Rhys looked up, and for a moment, his smile faded into something softer.
He reached into the ditch and managed, with some effort, to retrieve both their balls. His sleeve came away streaked with mud. “That’s one point to you, Duchess.”
“Hardly. You did the dirty work.”
She reached to brush the mud from his cuff, her fingers brushing his wrist. Her touch lingered longer than it needed to.
Rhys straightened but didn’t step away. Instead, his eyes drifted to her hand. “Does it hurt?” he asked, his voice quiet.
She flexed her fingers. “Only when I’m foolish. Or playing croquet with wild children.”
He seemed about to say something more, but then shook his head. “I’m sorry about what Lydia said. About children. It was thoughtless.”
Celine shrugged, feigning nonchalance. “It’s nothing. She’s not the first person to make such a remark.”
“But it was careless. I should have said something.”
“It’s fine,” she insisted. But even as she said it, her chest tightened. “Your friends… They don’t know, do they?”
He paused, understanding. “No. They don’t know about our arrangement.”
She looked away. “I’d prefer to keep it that way.”
He nodded, then offered a half smile. “Secret’s safe. But if I may—” He paused, then tried again. “I understand why you are uneasy about all of this. You’re not alone in it, you know.”
She wanted to believe him. “Are you saying that you share my reservations about?—”
He cut her off, his tone more vulnerable than before. “When I was sixteen, my mother—she died from an infected cut. Not much worse than what you did with that glass. Within days, she was gone.” He stared off into the distance. “I thought it was only a cut, but as I grew older, I overheard a conversation between the servants about how she wanted to escape my father and purposefully cut her hand with the glass to end it all and escape my father’s cruelty.”
She fell silent, startled by the confession.

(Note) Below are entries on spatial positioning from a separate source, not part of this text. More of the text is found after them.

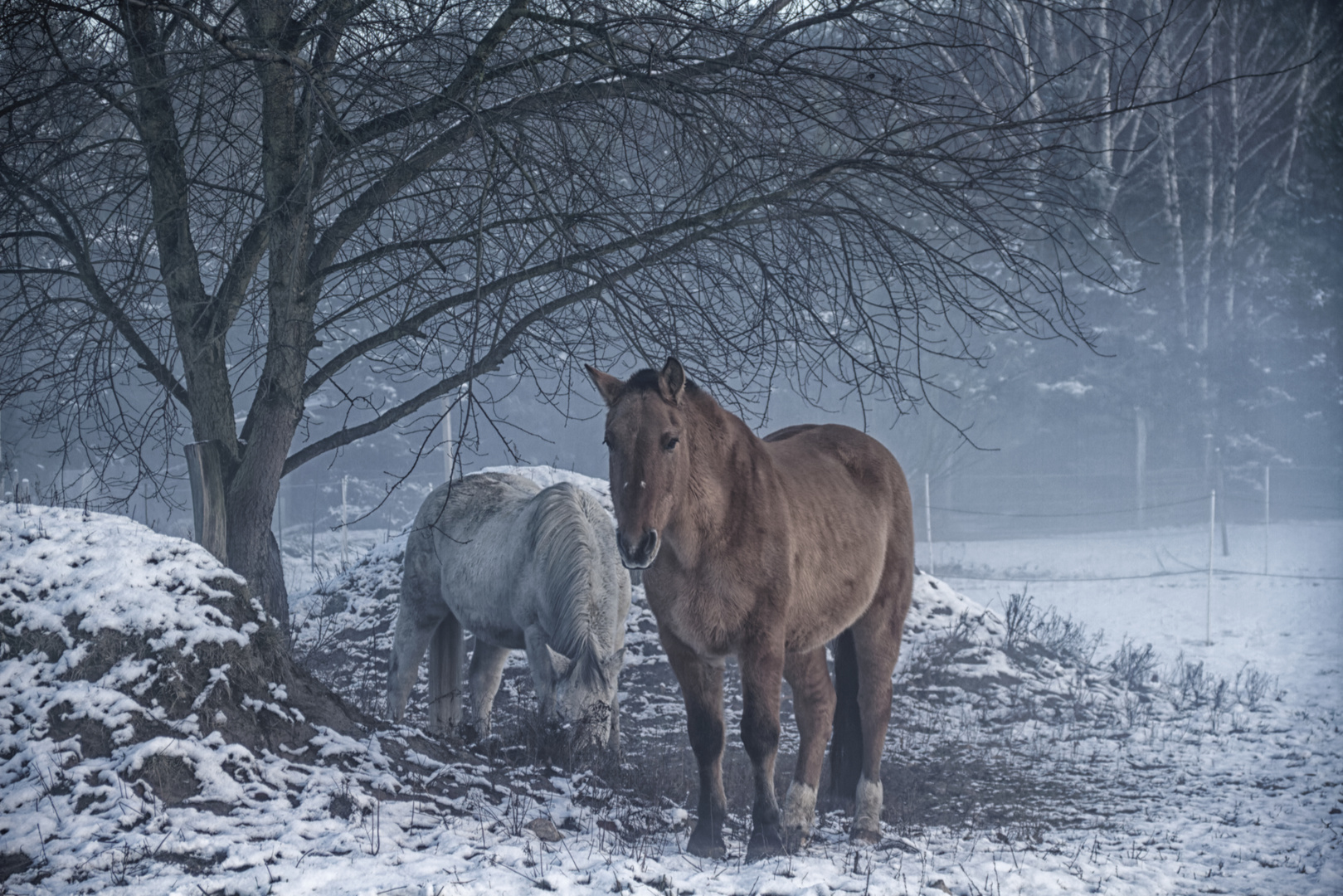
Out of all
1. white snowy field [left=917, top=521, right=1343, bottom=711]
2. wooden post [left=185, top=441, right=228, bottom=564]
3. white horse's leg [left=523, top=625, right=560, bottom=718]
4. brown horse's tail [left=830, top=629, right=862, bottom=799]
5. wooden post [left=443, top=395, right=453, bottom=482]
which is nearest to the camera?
brown horse's tail [left=830, top=629, right=862, bottom=799]

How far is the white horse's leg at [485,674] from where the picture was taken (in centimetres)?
699

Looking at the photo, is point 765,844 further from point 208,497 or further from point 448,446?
point 448,446

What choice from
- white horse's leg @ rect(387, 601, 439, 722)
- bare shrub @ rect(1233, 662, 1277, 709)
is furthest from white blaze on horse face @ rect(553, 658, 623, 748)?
bare shrub @ rect(1233, 662, 1277, 709)

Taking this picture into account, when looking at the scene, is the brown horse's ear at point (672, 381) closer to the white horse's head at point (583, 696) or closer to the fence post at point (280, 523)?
the white horse's head at point (583, 696)

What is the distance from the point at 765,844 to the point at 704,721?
0.54m

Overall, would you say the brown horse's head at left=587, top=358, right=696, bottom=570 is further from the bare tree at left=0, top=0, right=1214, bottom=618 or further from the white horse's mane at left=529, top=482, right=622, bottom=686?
the white horse's mane at left=529, top=482, right=622, bottom=686

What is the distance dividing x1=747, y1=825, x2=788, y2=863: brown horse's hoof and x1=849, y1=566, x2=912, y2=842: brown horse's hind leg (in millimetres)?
872

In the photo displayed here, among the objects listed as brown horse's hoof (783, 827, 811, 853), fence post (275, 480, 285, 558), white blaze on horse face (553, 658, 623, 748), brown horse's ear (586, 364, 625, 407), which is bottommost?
brown horse's hoof (783, 827, 811, 853)

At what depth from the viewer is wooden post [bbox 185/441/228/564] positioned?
560 cm

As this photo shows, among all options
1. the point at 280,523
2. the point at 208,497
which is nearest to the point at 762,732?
the point at 208,497

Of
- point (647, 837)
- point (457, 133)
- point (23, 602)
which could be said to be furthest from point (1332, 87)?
point (23, 602)

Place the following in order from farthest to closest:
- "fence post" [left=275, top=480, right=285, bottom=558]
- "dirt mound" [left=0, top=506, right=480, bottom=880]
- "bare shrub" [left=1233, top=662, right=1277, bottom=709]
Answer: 1. "fence post" [left=275, top=480, right=285, bottom=558]
2. "bare shrub" [left=1233, top=662, right=1277, bottom=709]
3. "dirt mound" [left=0, top=506, right=480, bottom=880]

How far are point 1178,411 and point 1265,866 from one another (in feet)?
74.1

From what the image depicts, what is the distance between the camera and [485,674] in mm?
7121
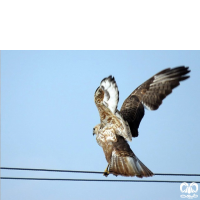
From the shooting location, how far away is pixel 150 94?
331 inches

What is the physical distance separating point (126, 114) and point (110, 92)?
1.66m

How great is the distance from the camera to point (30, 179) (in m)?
→ 5.80

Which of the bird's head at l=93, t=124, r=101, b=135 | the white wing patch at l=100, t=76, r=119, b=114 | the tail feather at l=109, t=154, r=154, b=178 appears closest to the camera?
the white wing patch at l=100, t=76, r=119, b=114

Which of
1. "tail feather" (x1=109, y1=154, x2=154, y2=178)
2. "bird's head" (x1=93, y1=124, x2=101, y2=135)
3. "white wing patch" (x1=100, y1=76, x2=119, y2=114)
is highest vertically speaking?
"white wing patch" (x1=100, y1=76, x2=119, y2=114)

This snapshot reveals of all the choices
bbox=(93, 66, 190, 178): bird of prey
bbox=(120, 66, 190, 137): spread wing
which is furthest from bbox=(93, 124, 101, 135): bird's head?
bbox=(120, 66, 190, 137): spread wing

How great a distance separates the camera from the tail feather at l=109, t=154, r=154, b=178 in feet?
22.8

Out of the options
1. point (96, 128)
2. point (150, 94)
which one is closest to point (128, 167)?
point (96, 128)

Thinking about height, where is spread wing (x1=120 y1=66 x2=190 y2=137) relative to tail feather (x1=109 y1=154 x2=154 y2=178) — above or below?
above

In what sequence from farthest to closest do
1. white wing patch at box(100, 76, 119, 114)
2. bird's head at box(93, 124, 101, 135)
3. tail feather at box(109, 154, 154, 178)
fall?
bird's head at box(93, 124, 101, 135) < tail feather at box(109, 154, 154, 178) < white wing patch at box(100, 76, 119, 114)

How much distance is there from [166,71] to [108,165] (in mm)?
2366

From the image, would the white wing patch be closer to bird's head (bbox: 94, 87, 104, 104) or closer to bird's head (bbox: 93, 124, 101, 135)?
bird's head (bbox: 94, 87, 104, 104)

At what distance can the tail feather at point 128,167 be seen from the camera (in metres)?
6.94

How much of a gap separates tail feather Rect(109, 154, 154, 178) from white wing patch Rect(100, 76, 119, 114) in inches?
42.1

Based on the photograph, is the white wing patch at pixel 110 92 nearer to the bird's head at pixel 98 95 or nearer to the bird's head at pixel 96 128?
the bird's head at pixel 98 95
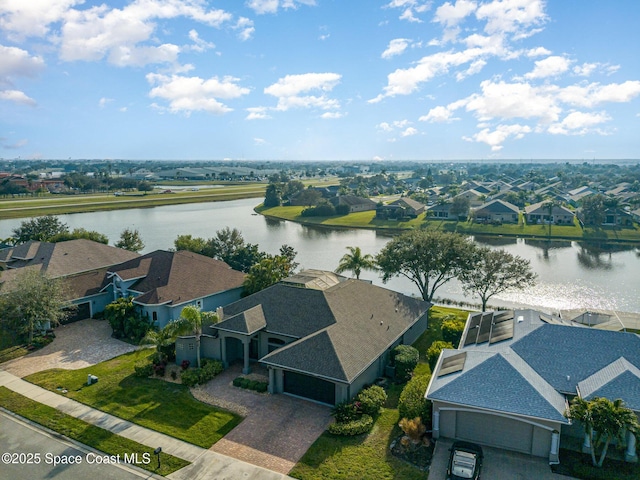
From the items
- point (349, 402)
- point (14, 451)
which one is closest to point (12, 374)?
point (14, 451)

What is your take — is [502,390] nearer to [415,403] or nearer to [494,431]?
[494,431]

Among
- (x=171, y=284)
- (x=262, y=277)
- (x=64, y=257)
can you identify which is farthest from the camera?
(x=64, y=257)

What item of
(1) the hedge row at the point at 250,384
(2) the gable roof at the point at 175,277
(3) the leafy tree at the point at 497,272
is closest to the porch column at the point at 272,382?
(1) the hedge row at the point at 250,384

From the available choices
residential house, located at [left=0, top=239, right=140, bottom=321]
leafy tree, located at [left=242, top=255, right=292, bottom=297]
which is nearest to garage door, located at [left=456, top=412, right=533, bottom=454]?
leafy tree, located at [left=242, top=255, right=292, bottom=297]

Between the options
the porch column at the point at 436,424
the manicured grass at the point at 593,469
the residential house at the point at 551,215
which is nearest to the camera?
the manicured grass at the point at 593,469

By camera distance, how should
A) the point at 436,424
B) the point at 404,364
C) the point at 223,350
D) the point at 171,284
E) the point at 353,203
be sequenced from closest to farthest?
the point at 436,424, the point at 404,364, the point at 223,350, the point at 171,284, the point at 353,203

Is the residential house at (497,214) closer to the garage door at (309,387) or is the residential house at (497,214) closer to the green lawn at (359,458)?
the garage door at (309,387)

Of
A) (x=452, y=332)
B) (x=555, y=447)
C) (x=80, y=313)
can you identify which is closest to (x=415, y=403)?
(x=555, y=447)
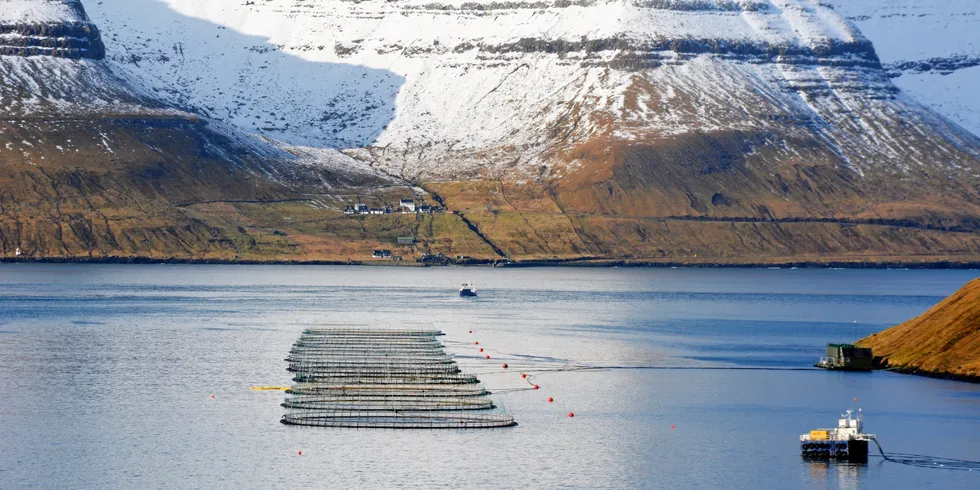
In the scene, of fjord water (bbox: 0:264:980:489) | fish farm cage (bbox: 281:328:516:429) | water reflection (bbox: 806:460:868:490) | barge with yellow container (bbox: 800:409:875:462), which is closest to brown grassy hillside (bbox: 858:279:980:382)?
fjord water (bbox: 0:264:980:489)

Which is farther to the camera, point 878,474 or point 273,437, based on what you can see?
point 273,437

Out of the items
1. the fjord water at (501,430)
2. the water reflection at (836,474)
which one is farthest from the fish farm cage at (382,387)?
the water reflection at (836,474)

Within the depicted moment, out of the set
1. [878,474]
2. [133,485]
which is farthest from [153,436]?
[878,474]

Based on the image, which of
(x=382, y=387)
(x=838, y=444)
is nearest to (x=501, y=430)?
(x=382, y=387)

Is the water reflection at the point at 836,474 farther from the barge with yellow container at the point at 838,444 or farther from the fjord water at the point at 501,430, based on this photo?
the barge with yellow container at the point at 838,444

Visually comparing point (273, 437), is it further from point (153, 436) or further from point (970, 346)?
point (970, 346)
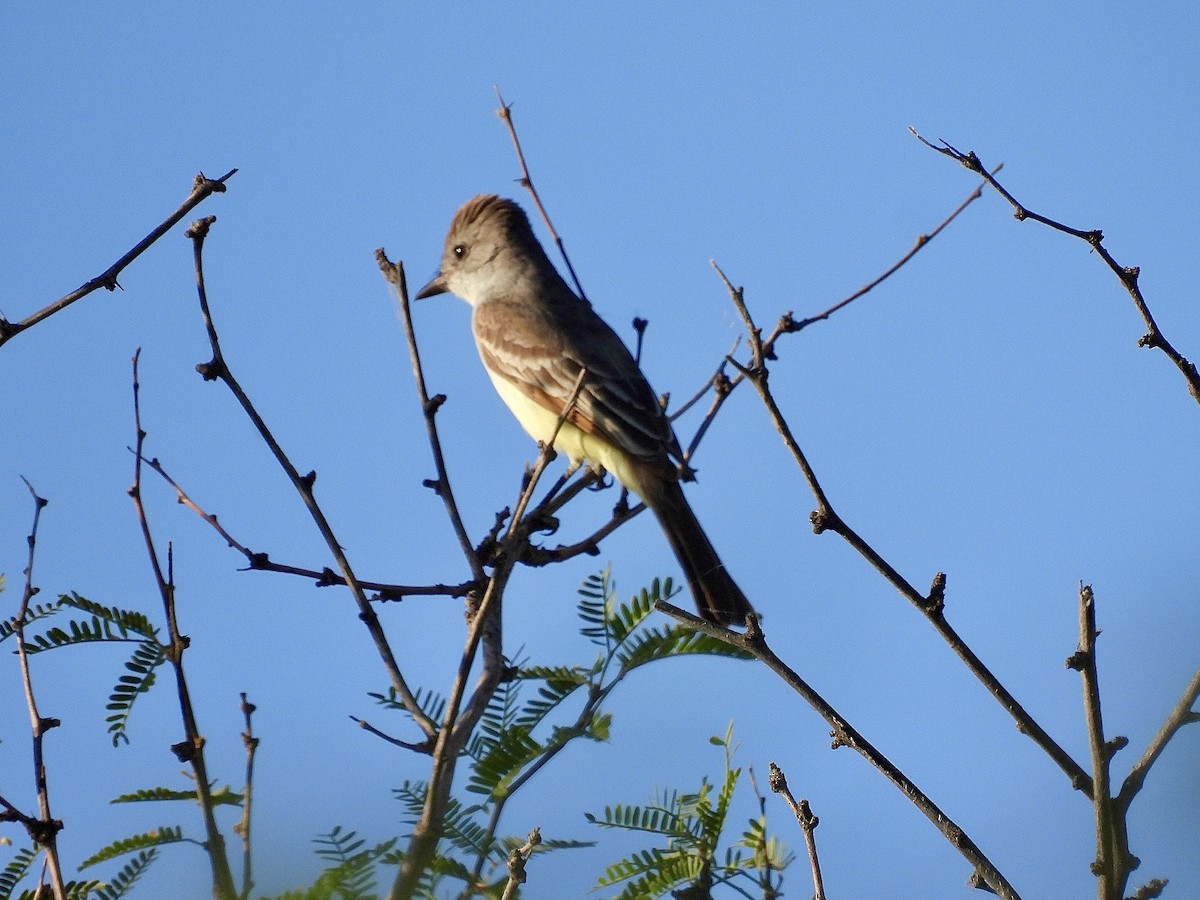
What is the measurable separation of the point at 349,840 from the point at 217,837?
0.39 meters

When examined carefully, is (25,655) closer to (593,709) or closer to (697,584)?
(593,709)

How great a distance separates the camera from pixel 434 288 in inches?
356

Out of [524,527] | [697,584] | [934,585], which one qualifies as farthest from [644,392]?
[934,585]

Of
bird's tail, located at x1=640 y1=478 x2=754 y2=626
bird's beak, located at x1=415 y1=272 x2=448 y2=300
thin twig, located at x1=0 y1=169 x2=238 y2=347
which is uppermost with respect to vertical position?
bird's beak, located at x1=415 y1=272 x2=448 y2=300

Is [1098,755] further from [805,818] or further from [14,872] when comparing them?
[14,872]

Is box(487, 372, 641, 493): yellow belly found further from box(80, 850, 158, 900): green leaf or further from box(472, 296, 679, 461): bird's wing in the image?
box(80, 850, 158, 900): green leaf

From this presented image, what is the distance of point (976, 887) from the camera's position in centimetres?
254

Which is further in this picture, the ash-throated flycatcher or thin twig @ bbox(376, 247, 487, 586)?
the ash-throated flycatcher

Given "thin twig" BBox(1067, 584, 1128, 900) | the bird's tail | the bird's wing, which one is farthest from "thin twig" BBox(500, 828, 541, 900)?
the bird's wing

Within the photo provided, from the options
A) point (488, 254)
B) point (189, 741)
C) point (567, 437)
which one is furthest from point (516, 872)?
point (488, 254)

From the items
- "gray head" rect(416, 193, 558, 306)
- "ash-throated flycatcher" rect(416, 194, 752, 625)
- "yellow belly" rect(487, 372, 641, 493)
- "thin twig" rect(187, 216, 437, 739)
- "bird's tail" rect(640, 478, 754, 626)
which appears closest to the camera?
"thin twig" rect(187, 216, 437, 739)

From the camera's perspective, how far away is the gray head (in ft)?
28.3

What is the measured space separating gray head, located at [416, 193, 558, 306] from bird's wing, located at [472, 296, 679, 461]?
0.33 meters

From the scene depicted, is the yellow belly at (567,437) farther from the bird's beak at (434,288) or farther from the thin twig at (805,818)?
the thin twig at (805,818)
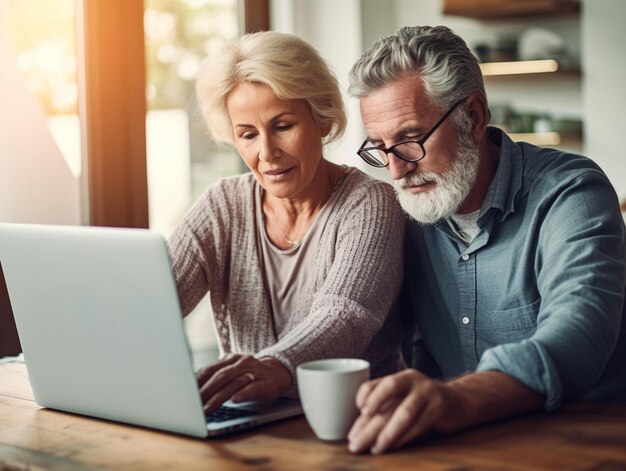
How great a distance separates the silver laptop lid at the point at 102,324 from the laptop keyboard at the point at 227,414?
3.0 inches

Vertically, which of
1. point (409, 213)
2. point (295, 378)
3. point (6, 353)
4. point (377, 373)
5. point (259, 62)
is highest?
point (259, 62)

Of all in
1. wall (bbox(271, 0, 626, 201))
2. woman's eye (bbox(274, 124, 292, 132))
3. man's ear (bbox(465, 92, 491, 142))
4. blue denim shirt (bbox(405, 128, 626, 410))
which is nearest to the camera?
blue denim shirt (bbox(405, 128, 626, 410))

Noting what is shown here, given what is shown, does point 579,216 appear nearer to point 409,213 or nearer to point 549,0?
point 409,213

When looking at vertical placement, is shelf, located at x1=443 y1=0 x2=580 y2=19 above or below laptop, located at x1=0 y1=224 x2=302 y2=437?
above

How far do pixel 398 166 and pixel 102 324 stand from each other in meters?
0.68

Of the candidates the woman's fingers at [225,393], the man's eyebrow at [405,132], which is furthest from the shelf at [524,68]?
the woman's fingers at [225,393]

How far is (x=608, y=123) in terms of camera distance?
4.08m

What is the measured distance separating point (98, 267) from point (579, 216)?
31.9 inches

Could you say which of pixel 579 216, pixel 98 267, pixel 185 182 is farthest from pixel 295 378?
pixel 185 182

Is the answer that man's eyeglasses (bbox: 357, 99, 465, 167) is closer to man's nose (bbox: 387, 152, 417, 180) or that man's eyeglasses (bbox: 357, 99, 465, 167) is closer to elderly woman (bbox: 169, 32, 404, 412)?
man's nose (bbox: 387, 152, 417, 180)

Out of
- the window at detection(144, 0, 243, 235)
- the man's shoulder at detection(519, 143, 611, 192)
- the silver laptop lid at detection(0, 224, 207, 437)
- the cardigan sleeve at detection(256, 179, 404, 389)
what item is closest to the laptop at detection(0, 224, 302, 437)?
the silver laptop lid at detection(0, 224, 207, 437)

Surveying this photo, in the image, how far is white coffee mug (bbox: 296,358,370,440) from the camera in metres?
1.18

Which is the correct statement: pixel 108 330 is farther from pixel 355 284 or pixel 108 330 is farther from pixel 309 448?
pixel 355 284

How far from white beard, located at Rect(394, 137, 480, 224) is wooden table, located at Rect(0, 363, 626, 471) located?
51 centimetres
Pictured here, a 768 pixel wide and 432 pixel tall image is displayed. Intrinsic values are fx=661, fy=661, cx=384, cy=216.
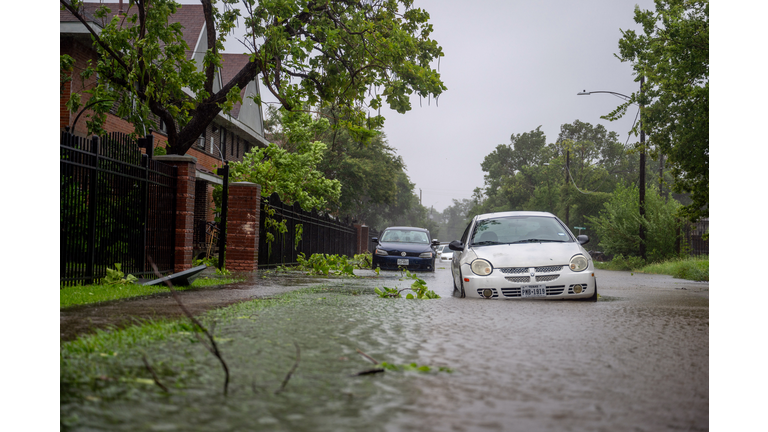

“He found her in time, and she was saved, but she was angry with him and was greatly relieved—despite the pain—when the wound got infected.” Rhys met her gaze. “That’s why I was so insistent in the kitchen. Why I panicked when you hurt yourself. I did not want your wound to get infected, and I suppose I’ve never outgrown that fear.”
Celine didn’t know what to say. She wanted to offer comfort, but words failed her. And so she reached out tentatively and rested her bandaged hand atop his. He covered it with his own, his touch gentle.
A shout from the garden shattered the moment. “Your Grace! We need you! Robert’s staging a coup!”